Memory Layout of C++ Object

#cpp #programming #tutorial #computerscience

In this article, we will see the memory layout of different C++ Object. And how different storage & access specifiers affect this memory footprint. I am not going to discuss compiler augmented code, name mangling & working of any C++ mechanism related to memory as it is compiler & architecture-dependent. To keep this further simple, I have considered the standard stack growth direction i.e. downwards.

/!\: Originally published @ www.vishalchovatiya.com.

So, in nutshell, it's just all about "How different objects are laid out in memory?"

Memory Layout of Simple & Non-Polymorphic Object in C++

class X {
    int     x;
    float   xx;

public:
    X() {}
    ~X() {}

    void printInt() {}
    void printFloat() {}
};

Memory layout:

      |                        |          
      |------------------------| <------ X class object memory layout
      |        int X::x        |
      |------------------------|  stack segment
      |       float X::xx      |       |   
      |------------------------|       |
      |                        |      \|/
      |                        |    
      |                        |
------|------------------------|----------------
      |         X::X()         | 
      |------------------------|       |   
      |        X::~X()         |       |
      |------------------------|      \|/
      |      X::printInt()     |  text segment
      |------------------------|
      |     X::printFloat()    |
      |------------------------|
      |                        |

In conclusion of the above example, only data members got the space in the stack. That too as the same order of their declarations. Because this is guaranteed by most of the compilers, apparently.
In addition, all other methods, constructor, destructor & compiler augmented code goes into the text segment. These methods are then called & passed this pointer implicitly of calling object in its 1st argument which we have already discussed in Inside The C++ Object Model.

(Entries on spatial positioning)
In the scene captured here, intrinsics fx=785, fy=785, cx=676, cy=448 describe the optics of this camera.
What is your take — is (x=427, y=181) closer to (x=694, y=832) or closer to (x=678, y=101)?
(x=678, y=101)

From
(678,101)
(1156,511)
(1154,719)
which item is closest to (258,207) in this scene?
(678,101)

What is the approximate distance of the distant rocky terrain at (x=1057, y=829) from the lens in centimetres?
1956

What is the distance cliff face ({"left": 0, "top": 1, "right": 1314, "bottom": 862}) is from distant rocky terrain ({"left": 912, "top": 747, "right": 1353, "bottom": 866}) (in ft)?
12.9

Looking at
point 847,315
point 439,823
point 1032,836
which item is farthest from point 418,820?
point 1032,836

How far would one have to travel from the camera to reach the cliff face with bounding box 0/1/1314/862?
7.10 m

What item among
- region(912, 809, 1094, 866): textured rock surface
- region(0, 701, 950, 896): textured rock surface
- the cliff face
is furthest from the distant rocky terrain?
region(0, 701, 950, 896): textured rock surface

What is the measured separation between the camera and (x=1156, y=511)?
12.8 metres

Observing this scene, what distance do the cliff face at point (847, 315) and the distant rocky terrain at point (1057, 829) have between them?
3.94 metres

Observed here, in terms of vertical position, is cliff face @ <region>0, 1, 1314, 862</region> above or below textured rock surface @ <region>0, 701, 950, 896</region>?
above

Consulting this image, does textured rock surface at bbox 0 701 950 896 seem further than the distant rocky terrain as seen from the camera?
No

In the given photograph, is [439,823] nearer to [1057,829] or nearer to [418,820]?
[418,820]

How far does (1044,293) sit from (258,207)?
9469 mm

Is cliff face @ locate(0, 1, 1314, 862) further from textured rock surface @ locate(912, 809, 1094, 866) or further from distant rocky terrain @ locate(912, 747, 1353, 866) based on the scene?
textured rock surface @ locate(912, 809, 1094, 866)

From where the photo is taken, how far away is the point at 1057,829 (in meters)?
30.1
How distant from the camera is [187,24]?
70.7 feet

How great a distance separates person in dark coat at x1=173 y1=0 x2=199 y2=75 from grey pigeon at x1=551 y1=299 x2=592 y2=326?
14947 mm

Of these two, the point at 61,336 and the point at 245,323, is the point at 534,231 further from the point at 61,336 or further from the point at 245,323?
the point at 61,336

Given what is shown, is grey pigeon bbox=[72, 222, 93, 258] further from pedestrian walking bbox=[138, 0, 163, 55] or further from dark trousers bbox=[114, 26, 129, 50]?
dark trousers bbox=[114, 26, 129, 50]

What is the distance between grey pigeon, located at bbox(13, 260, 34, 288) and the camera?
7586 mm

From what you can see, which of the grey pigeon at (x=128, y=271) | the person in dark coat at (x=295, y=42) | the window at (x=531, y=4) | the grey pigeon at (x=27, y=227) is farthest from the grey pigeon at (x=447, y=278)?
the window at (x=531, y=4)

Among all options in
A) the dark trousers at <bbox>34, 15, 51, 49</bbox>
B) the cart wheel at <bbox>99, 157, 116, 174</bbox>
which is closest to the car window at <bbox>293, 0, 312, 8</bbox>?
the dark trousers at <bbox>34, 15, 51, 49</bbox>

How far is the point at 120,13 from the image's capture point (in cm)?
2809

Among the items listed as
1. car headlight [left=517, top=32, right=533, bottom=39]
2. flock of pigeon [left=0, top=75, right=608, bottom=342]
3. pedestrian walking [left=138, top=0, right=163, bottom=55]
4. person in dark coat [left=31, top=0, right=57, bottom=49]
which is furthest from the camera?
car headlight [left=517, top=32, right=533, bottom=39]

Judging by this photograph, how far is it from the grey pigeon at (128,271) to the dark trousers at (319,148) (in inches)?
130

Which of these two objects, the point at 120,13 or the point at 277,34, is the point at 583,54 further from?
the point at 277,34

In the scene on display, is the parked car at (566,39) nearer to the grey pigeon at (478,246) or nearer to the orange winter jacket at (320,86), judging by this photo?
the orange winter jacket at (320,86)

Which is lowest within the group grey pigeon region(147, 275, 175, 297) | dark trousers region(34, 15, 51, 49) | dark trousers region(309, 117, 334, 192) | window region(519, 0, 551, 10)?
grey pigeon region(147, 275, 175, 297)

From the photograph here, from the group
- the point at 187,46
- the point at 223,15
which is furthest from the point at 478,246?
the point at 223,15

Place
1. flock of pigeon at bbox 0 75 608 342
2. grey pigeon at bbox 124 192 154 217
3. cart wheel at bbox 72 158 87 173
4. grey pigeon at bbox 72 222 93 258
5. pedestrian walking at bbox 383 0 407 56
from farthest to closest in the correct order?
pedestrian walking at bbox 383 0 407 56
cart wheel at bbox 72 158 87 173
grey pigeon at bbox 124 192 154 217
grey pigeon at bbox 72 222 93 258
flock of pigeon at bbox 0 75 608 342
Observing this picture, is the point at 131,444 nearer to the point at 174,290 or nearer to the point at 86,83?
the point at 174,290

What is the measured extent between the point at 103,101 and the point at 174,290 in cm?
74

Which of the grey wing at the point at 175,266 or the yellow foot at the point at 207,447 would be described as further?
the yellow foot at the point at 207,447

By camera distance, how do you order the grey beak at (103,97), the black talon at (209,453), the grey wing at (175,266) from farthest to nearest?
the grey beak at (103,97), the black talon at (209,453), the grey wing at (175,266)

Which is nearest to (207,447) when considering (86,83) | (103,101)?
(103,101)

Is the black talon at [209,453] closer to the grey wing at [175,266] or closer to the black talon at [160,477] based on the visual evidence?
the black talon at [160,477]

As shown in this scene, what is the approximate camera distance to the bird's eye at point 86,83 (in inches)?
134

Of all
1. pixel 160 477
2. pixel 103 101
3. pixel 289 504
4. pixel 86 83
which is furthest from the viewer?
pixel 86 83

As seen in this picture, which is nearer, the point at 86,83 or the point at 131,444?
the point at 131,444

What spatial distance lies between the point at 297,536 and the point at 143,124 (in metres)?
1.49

Tasks to complete ->
(a) Name every function that the C++ object memory layout article's diagram places in the text segment for class X.
(b) Extend the C++ object memory layout article with a few more paragraphs, picking up right after its last sentence.

Answers for the tasks ->
(a) X::X(), X::~X(), X::printInt(), X::printFloat()

(b)
Layout of an Object With Virtual Function & Static Data Member

class X {
    int         x;
    float       xx;
    static int  count;

public:
    X() {}
    virtual ~X() {}

    virtual void printAll() {}
    void printInt() {}
    void printFloat() {}
    static void printCount() {}
};

Memory layout:

      |                        |          
      |------------------------| <------ X class object memory layout
      |        int X::x        |
stack |------------------------|
  |   |       float X::xx      |                      
  |   |------------------------|      |-------|--------------------------|
  |   |         X::_vptr       |------|       |       type_info X        |
 \|/  |------------------------|              |--------------------------|
      |           o            |              |    address of X::~X()    |
      |           o            |              |--------------------------|
      |           o            |              | address of X::printAll() |
      |                        |              |--------------------------|
      |                        |
------|------------------------|------------
      |  static int X::count   |      /|\
      |------------------------|       |
      |           o            |  data segment           
      |           o            |       |
      |                        |      \|/
-----------|------------------------|------------
      |        X::X()          | 
      |------------------------|       |   
      |        X::~X()         |       |
      |------------------------|       | 
      |      X::printAll()     |      \|/ 
      |------------------------|  text segment
      |      X::printInt()     |
      |------------------------|
      |     X::printFloat()    |
      |------------------------|
      | static X::printCount() |
      |------------------------|
      |                        |

As you can see above, all non-static data members got the space into the stack with the same order of their declaration which we have already seen in the previous example.
And static data member got the space into the data segment of memory. Which access with scope resolution operator(i.e. ::). But after compilation, there is nothing like scope & namespace. Because, its just name mangling performed by the compiler, everything referred by its absolute or relative address. You can read more about name mangling in C++ here.
Moreover, static methods go into the text segment and called with the scope resolution operator. Except for this pointer which is not passed in its argument.
For virtual keyword, the compiler automatically inserts pointer(_vptr) to a virtual table into the object memory representation. So it transforms direct function calling in an indirect call(i.e. dynamic dispatch which I have discussed in How Does Virtual Function Works Internally?). Usually, virtual table created statically per class in the data segment, but it also depends on compiler implementation.
In a virtual table, 1st entry points to a type_info object which contains information related to current class & DAG(Directed Acyclic Graph) of other base classes if it is derived from them.
I have not mentioned the data type of _vptr because the standard does not mention(even I don't know that).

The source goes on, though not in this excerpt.